• Your tasks
A) Turn the records from the line containing "Which one of" through the line containing "5. point (148, 225)", both included, into a numbered list, skipping blank lines.
B) Carry on the article about AI chips and the memory wall from where it stops.

• Given text
** START **

Telegram (AI) YouTube Facebook X
Ру
Set in silicon

Set in silicon

How AI chips overcome the 'memory wall'

Consumer GPU have traditionally been built for video games and rendering. Yet they can also tackle other tasks that demand parallel computation.

A graphics processor can, for instance, run a PoW miner to mine cryptocurrencies, but competition from specialised rigs has pushed GPU farms into niches.

A similar story is playing out in AI. Graphics cards have become the mainstay for neural networks. As the industry has advanced, demand has risen for dedicated AI hardware. ForkLog examines the current state of this new lap in the artificial-intelligence race.

Optimising silicon for AI

There are several approaches to building hardware specialised for AI tasks.

Consumer GPUs are the starting point for specialisation. Their prowess at parallel matrix maths proved handy for deploying neural networks and, especially, deep learning, but there was ample room for improvement.

One of the chief problems of running AI on a GPU is the need constantly to shuttle large volumes of data between system memory and the GPU. These housekeeping chores can take more time and energy than the useful computation itself.

Another issue stems from GPUs’ generality. Their architecture caters to a wide range of jobs—from graphics rendering to general-purpose compute—leaving some hardware blocks redundant for targeted AI workloads.

** END **

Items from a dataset

** START **

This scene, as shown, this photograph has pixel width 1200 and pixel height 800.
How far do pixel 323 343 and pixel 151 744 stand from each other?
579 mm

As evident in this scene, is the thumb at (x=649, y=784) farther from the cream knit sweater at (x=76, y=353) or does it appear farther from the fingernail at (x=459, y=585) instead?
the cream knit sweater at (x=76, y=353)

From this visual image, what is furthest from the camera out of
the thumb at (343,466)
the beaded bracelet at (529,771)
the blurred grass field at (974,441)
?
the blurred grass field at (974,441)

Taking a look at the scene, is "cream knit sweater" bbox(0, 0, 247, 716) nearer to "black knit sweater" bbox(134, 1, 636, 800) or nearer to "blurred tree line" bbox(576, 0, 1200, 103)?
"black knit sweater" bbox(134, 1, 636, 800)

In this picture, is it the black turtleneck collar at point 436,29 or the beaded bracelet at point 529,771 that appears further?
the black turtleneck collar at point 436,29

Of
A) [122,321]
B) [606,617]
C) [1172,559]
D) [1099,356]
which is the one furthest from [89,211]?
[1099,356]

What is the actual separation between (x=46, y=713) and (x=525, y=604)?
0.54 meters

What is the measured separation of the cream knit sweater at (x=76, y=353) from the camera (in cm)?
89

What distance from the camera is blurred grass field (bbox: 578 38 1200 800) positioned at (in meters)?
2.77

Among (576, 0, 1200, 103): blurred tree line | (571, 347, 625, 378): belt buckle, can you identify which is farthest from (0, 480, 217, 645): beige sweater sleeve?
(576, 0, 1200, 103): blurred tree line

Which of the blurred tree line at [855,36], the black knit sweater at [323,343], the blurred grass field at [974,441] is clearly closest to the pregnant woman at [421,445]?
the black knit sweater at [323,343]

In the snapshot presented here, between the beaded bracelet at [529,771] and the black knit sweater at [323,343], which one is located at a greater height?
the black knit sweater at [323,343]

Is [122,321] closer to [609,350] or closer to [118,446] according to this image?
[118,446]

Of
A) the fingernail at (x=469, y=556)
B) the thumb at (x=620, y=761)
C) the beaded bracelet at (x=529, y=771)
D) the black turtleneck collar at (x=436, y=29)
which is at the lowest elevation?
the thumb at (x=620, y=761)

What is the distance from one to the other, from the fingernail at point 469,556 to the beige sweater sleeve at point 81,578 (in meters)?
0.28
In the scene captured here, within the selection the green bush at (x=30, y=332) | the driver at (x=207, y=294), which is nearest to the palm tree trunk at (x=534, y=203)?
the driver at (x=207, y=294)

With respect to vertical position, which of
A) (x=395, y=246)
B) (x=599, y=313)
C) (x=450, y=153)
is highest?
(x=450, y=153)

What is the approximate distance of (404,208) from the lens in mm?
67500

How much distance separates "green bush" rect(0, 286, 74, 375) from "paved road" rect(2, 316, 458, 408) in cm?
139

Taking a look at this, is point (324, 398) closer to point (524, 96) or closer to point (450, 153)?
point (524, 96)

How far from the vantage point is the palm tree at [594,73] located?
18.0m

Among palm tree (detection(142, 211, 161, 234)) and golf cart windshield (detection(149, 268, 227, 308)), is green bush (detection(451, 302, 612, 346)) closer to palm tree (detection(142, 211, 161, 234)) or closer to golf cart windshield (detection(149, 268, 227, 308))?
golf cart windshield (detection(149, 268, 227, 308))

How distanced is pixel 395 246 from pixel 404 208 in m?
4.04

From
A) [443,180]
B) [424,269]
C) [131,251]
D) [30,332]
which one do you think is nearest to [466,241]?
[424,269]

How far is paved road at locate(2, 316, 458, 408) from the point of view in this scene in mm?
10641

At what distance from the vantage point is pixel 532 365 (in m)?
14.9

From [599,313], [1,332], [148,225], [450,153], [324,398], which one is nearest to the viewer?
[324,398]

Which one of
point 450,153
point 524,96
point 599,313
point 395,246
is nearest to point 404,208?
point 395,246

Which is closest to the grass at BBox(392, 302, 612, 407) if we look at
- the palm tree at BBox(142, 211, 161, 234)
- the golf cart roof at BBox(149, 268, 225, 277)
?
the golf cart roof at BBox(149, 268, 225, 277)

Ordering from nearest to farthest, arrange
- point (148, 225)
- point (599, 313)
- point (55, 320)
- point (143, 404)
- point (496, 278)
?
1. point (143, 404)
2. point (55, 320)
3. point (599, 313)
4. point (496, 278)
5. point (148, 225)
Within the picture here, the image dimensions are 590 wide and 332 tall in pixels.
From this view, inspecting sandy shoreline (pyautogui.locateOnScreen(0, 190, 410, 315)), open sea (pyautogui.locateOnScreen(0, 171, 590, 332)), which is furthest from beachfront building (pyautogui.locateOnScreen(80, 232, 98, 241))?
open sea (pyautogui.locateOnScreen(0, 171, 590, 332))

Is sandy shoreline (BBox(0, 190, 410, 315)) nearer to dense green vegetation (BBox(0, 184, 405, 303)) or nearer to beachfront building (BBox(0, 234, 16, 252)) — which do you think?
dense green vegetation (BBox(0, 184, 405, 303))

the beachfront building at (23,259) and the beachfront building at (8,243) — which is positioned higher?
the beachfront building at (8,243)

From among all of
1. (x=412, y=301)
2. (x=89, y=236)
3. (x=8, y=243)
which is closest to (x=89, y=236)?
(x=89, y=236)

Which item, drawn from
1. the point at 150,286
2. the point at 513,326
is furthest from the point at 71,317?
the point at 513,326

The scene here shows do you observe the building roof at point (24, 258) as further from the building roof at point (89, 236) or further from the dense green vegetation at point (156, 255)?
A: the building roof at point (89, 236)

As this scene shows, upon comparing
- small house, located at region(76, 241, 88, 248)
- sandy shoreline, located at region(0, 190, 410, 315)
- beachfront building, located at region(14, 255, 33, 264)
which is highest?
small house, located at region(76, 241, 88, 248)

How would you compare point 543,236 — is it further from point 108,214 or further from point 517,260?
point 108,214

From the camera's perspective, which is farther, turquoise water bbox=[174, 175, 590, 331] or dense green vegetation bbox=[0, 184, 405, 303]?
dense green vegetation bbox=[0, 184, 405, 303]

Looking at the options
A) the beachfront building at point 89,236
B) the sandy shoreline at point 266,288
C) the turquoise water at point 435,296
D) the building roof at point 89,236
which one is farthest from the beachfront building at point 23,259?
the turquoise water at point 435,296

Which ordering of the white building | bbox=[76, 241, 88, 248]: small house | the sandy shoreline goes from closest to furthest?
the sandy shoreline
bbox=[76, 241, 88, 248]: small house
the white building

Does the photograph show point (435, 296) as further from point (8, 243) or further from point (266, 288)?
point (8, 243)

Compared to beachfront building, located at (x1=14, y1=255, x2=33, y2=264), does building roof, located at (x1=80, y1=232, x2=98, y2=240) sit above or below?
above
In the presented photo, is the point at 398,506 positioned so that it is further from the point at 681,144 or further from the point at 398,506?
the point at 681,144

** END **

• Task results
A)
1. Which one of
2. point 450,153
3. point 524,96
4. point 599,313
5. point 395,246
6. is nearest to point 404,208?
7. point 395,246
8. Which is closest to the grass at BBox(392, 302, 612, 407) if we look at
9. - the palm tree at BBox(142, 211, 161, 234)
10. - the golf cart roof at BBox(149, 268, 225, 277)
11. ?
12. the golf cart roof at BBox(149, 268, 225, 277)
13. Ordering from nearest to farthest, arrange
14. - point (148, 225)
15. - point (599, 313)
16. - point (55, 320)
17. - point (143, 404)
18. - point (496, 278)
19. ?
20. 1. point (143, 404)
21. 2. point (55, 320)
22. 3. point (599, 313)
23. 4. point (496, 278)
24. 5. point (148, 225)

B)
Data formats pose a further constraint. Historically, graphics processors were tuned for FP32—32-bit floating-point numbers. Inference and training typically use lower-precision formats: 16-bit FP16 and BF16, or integer INT4 and INT8.

Nvidia H200 and B200

Some of the most popular products for inference and training—H200 chips and DGX B200 server systems—are, in essence, beefed-up GPUs for data centres.

The core AI-oriented feature of these accelerators is tensor cores, designed for ultra-fast matrix operations such as training models and batch inference.

To cut data-access latency, Nvidia equips its cards with vast amounts of high-bandwidth memory (HBM). The H200 integrates 141GB of HBM3e delivering 4.8TB/s; on the B200 the figures are higher still, depending on configuration.

Tensor Processing Unit

By 2015 Google had developed the Tensor Processing Unit (TPU), an ASIC built on systolic arrays for machine learning.

Tensor_Processing_Unit_3.0
Tensor Processing Unit 3.0. Source: Wikipedia.

In conventional CPU and GPU architectures, each operation entails reading, processing and writing intermediate data to memory.

The TPU streams data through an array of blocks, each performing a mathematical operation and passing the result to the next. Memory is touched only at the beginning and end of the computation sequence.

This approach spends less time and energy on AI maths than a non-specialised GPU, though reliance on external memory remains a constraint.

Cerebras

American firm Cerebras has figured out how to use an entire silicon wafer as a single processor, instead of dicing it into smaller chips.

In 2019 the company introduced its first 300mm Wafer-Scale Engine. In 2024 it released the improved WSE-3, a 460mm die with 900,000 cores.

image
Cerebras WSE-3 and two Nvidia B200 chips. Source: Cerebras.

The Cerebras architecture distributes SRAM blocks right next to logic modules on the same wafer. Each core works with its own 48KB of local memory, avoiding contention with other cores.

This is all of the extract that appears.